# Gram-schmidt procedure

1. Mar 27, 2012

### spaghetti3451

1. The problem statement, all variables and given/known data

Use the Gram-Schmidt procedure to orthonormalize the three-space basis $\left|e_{1}\right\rangle = (1 + i) \widehat{i} + (1) \widehat{j} + (i) \widehat{k}, \left|e_{2}\right\rangle = (i) \widehat{i} + (3) \widehat{j} + (1) \widehat{k}, \left|e_{3}\right\rangle = (0) \widehat{i} + (28) \widehat{j} + (0) \widehat{k}.$

2. Relevant equations

3. The attempt at a solution

1. To obtain the first orthonormal basis vector, normalise $\left|e_{1}\right\rangle$. Therefore, $\left|e^{'}_{1}\right\rangle = (1/2 + i/2) \widehat{i} + (1/2) \widehat{j} + (i/2) \widehat{k}$.

2. The projection of $\left|e_{2}\right\rangle$ along $\left|e^{'}_{1}\right\rangle$ = the scalar multiplication of $\left|e^{'}_{1}\right\rangle$ with the inner product of $\left|e^{'}_{1}\right\rangle$ and $\left|e_{2}\right\rangle$ = $[(1/2 - i/2)(i) + (1/2)(3) + (-i/2)(1)] [(1/2 + i/2) \widehat{i} + (1/2) \widehat{j} + (i/2) \widehat{k}] = (1 + i) \widehat{i} + (1) \widehat{j} + (i) \widehat{k}$.

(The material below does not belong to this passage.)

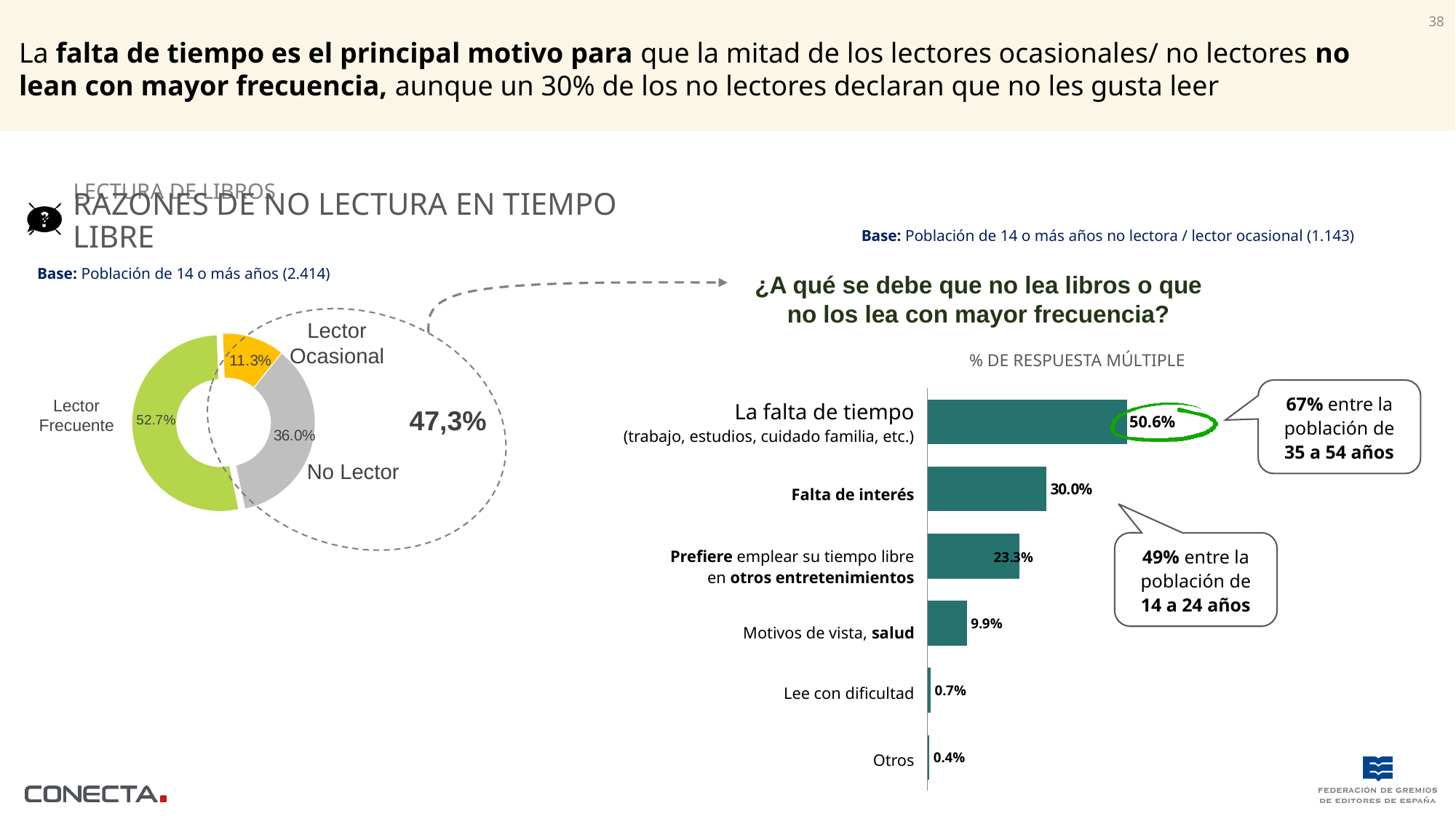
In the bar chart on the right, what is the value for 'Falta de interés'? 30.0% In the bar chart on the right, which is larger: 'Prefiere emplear su tiempo libre en otros entretenimientos' or 'Motivos de vista, salud'? Prefiere emplear su tiempo libre en otros entretenimientos In the bar chart on the right, which category has the lowest value? Otros How many categories are shown in the bar chart on the right? 6 In the donut chart on the left, which segment is the smallest? Lector Ocasional In the donut chart on the left, what is the value for 'No Lector'? 36.0% In the bar chart on the right, what is the value for 'La falta de tiempo'? 50.6% In the bar chart on the right, what is the difference between 'La falta de tiempo' and 'Falta de interés'? 20.6% In the donut chart on the left, what is the share for 'Lector Frecuente'? 52.7% What kind of chart is shown on the right side of the slide? Bar chart In the bar chart on the right, what is the value for 'Motivos de vista, salud'? 9.9% In the bar chart on the right, which category has the highest value? La falta de tiempo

Subtract the projection from $\left|e_{2}\right\rangle$ and normalise to obtain $\left|e^{'}_{2}\right\rangle = (-1/\sqrt{7}) \widehat{i} + (2/\sqrt{7}) \widehat{j} + ( (1 - i)/\sqrt{7} ) \widehat{k}$

3. The projection of $\left|e_{3}\right\rangle$ along $\left|e^{'}_{1}\right\rangle$ = the scalar multiplication of $\left|e^{'}_{1}\right\rangle$ with the inner product of $\left|e^{'}_{1}\right\rangle$ and $\left|e_{3}\right\rangle$ = $[0 + 14 + 0] [(1/2 + i/2) \widehat{i} + (1/2) \widehat{j} + (i/2) \widehat{k}] = (7 + 7i) \widehat{i} + (7) \widehat{j} + (7i) \widehat{k}$.

The projection of $\left|e_{3}\right\rangle$ along $\left|e^{'}_{2}\right\rangle$ = the scalar multiplication of $\left|e^{'}_{2}\right\rangle$ with the inner product of $\left|e^{'}_{2}\right\rangle$ and $\left|e_{3}\right\rangle$ = $[0 + 56/\sqrt{7} + 0] [(-1/\sqrt{7}) \widehat{i} + (2/\sqrt{7}) \widehat{j} + ( (1 - i)/\sqrt{7} ) \widehat{k}] = (-8) \widehat{i} + (16) \widehat{j} + (8 - 8i) \widehat{k}$.

Subtract the projections from $\left|e_{3}\right\rangle$ and normalise to obtain $\left|e^{'}_{3}\right\rangle = ( (1 - 7i)/\sqrt{130}) \widehat{i} + (5/\sqrt{130}) \widehat{j} + ( (i - 8)/\sqrt{130} ) \widehat{k}$.